Nina Eichinger im Interview

Bereits zum dritten Mal moderiert Nina Eichinger den "ECHO Klassik". Im Interview berichtet sie über ihre persönlichen Erfahrungen mit der Klassik.

ZDF: Sie moderieren den "ECHO Klassik" nun bereits zum dritten Mal. An welche Begebenheit erinnern Sie sich besonders gerne?

Nina Eichinger: Tatsächlich waren es die Proben beim ersten Mal. Ich war unglaublich aufgeregt und hatte keine Ahnung, was mich erwartet. Dann war da dieses wunderschöne Konzerthaus,  und plötzlich klang die Musik des Orchesters durch den Saal. Ganz nah dran zu sein, sich zwischen die Instrumente zustellen, das war für mich ein richtiges Highlight!

ZDF: Klassik gilt vielen als elitär und kompliziert. Wie sehen Sie das und wie könnte man dieser Meinung begegnen?
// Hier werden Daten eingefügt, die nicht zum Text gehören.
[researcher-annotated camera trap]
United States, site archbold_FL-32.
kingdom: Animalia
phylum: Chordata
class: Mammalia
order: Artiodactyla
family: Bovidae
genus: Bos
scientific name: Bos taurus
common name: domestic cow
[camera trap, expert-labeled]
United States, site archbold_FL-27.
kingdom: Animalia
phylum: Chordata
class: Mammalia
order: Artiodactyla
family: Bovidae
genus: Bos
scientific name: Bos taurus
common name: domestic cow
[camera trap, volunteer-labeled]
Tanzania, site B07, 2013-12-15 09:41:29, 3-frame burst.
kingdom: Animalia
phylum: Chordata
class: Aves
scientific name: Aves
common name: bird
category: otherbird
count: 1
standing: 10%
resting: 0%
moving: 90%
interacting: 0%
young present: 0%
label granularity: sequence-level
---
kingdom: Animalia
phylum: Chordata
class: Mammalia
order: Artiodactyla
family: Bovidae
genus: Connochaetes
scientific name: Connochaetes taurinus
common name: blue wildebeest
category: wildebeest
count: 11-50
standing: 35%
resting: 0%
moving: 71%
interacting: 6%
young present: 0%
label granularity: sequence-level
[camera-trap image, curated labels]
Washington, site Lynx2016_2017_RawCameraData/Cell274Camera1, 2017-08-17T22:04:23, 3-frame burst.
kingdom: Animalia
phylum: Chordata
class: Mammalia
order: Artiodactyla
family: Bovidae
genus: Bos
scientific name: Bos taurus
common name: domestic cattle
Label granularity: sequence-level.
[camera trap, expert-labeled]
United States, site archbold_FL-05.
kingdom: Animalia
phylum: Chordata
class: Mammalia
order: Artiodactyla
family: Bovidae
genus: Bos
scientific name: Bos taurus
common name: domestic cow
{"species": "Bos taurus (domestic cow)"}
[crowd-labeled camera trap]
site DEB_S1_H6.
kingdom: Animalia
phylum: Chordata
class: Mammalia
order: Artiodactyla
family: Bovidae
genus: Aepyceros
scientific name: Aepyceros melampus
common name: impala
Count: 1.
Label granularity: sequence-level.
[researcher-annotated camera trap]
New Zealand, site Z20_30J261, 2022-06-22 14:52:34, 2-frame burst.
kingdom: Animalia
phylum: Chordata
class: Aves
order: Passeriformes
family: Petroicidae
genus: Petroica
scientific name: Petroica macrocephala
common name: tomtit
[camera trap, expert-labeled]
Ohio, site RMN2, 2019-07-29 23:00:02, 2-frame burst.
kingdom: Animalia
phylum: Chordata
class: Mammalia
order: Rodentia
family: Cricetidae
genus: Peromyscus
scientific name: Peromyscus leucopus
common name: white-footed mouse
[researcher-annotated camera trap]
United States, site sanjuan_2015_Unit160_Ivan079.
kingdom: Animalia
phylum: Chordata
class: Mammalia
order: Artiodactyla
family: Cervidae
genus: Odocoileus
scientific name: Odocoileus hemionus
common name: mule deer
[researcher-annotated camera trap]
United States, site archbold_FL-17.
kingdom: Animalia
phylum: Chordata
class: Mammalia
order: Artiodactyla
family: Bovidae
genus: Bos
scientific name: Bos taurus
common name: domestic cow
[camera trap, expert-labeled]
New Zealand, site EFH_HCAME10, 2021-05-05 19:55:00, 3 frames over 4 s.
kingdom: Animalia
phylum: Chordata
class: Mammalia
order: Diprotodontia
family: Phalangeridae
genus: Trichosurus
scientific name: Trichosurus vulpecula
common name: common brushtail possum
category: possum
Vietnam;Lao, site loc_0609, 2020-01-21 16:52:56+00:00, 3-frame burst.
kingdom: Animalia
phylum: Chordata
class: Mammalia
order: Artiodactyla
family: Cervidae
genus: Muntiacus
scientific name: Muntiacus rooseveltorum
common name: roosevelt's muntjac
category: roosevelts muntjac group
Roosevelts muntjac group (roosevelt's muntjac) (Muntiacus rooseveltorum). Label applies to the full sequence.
Eichinger: Ich halte nicht viel von solchen Aussagen. Das Schöne an Kunst und vor allem an Musik ist, dass es Menschen verbindet. Jung/alt, reich/arm - ganz egal welcher Herkunft oder Sprache. Ich glaube keinem, wenn er sagt, er kann Klassik nicht leiden. Vielleicht bestimmte Komponisten oder Stücke, aber ich bin mir sicher, dass jeder etwas finden wird, was ihn berührt. Gleichzeitig weiß ich auch, dass selbst der passionierteste Geiger oder Dirigent auch andere Musik hört. Wie gesagt Musik verbindet!

ZDF: Wie sind Sie zum ersten Mal mit Klassik in Berührung gekommen?

Eichinger: Durch meine Familie. Meine Eltern, aber auch meine Großeltern hörten viel Klassik zu Hause. Mein Großvater war sogar ein richtiger Wagnerianer! Gleichzeitig liefen aber auch die Stones, die Beatles und im Auto meiner Mutter immer ganz laut das Radio mit den letzten Hits. Das war bei uns immer ganz ungezwungen und gemischt.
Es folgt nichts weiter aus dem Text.